[WIP][dist_optim] introduce distributed functional optimizer

wanchaol · wanchaol · commit 17fd1ff148f8 · 2020-09-23T12:15:37.000-07:00
This PR introduces a distributed functional optimizer, so that distributed optimizer can reuse the functional optimizer APIs and maintain their own states. This could enable the torchscript compatible functional optimizer when using distributed optimizer, helps getting rid of GIL and improve overall performance of training, especially distributed model parallel training ghstack-source-id: 0c75d84 Pull Request resolved: #45221
diff --git a/torch/distributed/optim/adagrad.py b/torch/distributed/optim/adagrad.py
@@ -0,0 +1,90 @@
+from typing import List, Dict, Optional
+import torch
+import torch.optim.functional as F
+
+from torch import Tensor
+
+# Define a TorchScript compatible Functional Adagrad Optimizer
+# where we use these optimizer in a functional way.
+# Instead of using the `param.grad` when updating parameters,
+# we explicitly let the user pass gradients to the `step` function
+# this is so that we could separate the gradients and parameters
+# and allow multithreaded trainer to update the parameters
+# without data traces on accumulating to the same .grad.
+# NOTE: This should be only used by distributed optimizer internals
+# and not meant to expose to the user.
+@torch.jit.script
+class FunctionalAdagrad(object):
+    def __init__(
+        self,
+        params: List[Tensor],
+        lr: float = 1e-2,
+        lr_decay: float = 0.0,
+        weight_decay: float = 0.0,
+        initial_accumulator_value: float = 0.0,
+        warmup_lr_multiplier: float = 1.0,
+        warmup_num_iters: float = 0.0,
+        eps: float = 1e-10,
+        coalesce_grad: bool = True,
+    ):
+        self.defaults = {
+            "lr": lr,
+            "lr_decay": lr_decay,
+            "eps": eps,
+            "weight_decay": weight_decay,
+            "initial_accumulator_value": initial_accumulator_value,
+            "warmup_lr_multiplier": warmup_lr_multiplier,
+            "warmup_num_iters": warmup_num_iters,
+        }
+        self.coalesce_grad = coalesce_grad
+        self.state = torch.jit.annotate(Dict[torch.Tensor, Dict[str, torch.Tensor]], {})
+
+        if len(params) == 0:
+            raise ValueError("optimizer got an empty parameter list")
+
+        # NOTE: we only have one param_group and don't allow user to add additional
+        # param group as it's not a common use case.
============
List of tasks:
[a] Copy everything from "wanchaol · wanchaol" down to "a functional way." in the commit page, renaming "distributed optimizer" to "DistributedOptimizer" wherever it occurs.
[b] Answer these questions about the commit page:
(i) What is the default value of `eps` in `FunctionalAdagrad`?
(ii) What message does the `ValueError` carry when the parameter list is empty?
(iii) What pull request number does the commit message say was resolved?

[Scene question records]
============
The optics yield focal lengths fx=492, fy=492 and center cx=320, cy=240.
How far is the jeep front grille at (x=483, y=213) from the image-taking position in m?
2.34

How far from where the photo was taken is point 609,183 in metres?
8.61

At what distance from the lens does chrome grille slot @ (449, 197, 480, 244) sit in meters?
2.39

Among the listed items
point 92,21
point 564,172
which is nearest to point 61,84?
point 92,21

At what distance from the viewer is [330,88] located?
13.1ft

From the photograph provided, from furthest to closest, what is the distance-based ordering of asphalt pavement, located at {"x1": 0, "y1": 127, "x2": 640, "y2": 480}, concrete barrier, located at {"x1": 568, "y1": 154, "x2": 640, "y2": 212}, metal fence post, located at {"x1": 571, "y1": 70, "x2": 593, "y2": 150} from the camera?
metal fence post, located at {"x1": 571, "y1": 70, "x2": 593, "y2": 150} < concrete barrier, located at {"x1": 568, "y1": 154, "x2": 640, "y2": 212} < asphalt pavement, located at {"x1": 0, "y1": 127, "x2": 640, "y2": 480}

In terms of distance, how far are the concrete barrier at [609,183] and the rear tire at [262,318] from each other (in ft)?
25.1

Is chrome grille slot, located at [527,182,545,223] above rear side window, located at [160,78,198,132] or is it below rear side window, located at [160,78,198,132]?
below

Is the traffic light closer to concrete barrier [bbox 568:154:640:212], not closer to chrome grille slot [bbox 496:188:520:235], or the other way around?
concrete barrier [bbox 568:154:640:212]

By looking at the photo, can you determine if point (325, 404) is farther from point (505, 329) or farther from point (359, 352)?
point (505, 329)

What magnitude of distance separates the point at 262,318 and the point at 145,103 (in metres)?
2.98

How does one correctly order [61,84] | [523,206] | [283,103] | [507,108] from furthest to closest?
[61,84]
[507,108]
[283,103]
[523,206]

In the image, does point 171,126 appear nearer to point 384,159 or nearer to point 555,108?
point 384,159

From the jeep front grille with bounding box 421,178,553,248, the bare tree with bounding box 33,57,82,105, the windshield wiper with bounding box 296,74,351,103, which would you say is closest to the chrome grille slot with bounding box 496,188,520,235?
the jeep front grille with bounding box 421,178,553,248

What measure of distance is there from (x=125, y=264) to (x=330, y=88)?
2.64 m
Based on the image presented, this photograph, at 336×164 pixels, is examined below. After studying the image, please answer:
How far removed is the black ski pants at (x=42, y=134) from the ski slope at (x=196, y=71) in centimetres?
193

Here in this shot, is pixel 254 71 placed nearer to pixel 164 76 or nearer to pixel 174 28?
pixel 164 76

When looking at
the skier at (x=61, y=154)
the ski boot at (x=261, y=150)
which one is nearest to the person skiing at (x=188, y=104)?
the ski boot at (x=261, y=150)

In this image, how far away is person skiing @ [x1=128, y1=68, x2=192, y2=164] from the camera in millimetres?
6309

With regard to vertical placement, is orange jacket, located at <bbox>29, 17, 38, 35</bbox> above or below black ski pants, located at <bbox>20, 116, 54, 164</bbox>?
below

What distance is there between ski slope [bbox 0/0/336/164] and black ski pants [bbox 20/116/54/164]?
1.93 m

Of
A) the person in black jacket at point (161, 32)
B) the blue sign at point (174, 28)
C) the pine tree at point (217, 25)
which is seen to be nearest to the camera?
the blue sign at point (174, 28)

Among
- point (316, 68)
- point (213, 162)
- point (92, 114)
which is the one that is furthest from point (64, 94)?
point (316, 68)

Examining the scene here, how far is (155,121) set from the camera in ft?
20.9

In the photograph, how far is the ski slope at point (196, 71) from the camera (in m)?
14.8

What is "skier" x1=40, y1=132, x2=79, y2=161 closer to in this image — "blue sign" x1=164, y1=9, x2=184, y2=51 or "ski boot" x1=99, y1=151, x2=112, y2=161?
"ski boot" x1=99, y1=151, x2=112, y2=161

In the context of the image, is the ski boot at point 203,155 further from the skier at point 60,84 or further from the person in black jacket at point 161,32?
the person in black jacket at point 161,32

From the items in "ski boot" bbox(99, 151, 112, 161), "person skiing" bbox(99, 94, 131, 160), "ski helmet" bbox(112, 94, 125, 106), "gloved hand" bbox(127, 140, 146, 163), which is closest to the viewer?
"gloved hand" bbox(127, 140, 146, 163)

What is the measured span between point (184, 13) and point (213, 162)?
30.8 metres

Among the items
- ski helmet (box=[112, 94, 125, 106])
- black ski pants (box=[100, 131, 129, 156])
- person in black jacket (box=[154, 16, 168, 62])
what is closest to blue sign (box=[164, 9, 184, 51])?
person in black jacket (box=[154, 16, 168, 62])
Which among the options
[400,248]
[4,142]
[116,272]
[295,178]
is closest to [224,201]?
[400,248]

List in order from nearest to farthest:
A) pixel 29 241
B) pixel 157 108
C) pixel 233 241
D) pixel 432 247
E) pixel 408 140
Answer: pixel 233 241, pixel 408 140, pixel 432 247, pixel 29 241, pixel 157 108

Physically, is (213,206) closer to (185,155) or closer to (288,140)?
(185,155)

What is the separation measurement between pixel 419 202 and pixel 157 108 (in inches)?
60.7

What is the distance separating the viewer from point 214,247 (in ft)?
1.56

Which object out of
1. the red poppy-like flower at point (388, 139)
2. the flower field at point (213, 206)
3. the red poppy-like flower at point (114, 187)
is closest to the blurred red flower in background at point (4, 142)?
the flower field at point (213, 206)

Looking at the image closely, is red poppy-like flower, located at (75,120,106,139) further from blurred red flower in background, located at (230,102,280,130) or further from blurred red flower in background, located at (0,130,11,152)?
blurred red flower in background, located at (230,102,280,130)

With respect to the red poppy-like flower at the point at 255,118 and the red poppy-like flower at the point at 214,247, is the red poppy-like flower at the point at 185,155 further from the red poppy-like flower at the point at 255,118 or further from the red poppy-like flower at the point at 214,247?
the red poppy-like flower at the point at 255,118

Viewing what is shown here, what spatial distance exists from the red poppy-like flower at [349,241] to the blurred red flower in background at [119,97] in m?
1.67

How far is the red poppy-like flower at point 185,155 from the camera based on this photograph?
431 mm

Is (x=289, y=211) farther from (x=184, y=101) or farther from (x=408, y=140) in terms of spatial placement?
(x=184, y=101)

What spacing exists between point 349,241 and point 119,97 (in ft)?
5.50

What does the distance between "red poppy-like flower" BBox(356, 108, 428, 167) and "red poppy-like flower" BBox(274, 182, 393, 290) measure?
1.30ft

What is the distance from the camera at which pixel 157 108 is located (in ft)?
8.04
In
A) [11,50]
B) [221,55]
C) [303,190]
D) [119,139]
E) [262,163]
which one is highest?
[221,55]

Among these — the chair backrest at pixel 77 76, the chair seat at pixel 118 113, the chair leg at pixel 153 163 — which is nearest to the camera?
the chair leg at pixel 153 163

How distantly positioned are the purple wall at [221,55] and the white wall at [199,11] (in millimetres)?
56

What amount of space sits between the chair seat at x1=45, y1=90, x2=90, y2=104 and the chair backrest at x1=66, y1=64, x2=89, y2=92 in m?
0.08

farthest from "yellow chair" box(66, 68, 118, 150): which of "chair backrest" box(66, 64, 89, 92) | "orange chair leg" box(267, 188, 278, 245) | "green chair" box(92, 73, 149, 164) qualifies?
============
Worked answers:
[a]
wanchaol · wanchaol · commit 17fd1ff148f8 · 2020-09-23T12:15:37.000-07:00
This PR introduces a distributed functional optimizer, so that DistributedOptimizer can reuse the functional optimizer APIs and maintain their own states. This could enable the torchscript compatible functional optimizer when using DistributedOptimizer, helps getting rid of GIL and improve overall performance of training, especially distributed model parallel training ghstack-source-id: 0c75d84 Pull Request resolved: #45221
diff --git a/torch/distributed/optim/adagrad.py b/torch/distributed/optim/adagrad.py
@@ -0,0 +1,90 @@
+from typing import List, Dict, Optional
+import torch
+import torch.optim.functional as F
+
+from torch import Tensor
+
+# Define a TorchScript compatible Functional Adagrad Optimizer
+# where we use these optimizer in a functional way.

[b]
(i) 1e-10
(ii) "optimizer got an empty parameter list"
(iii) #45221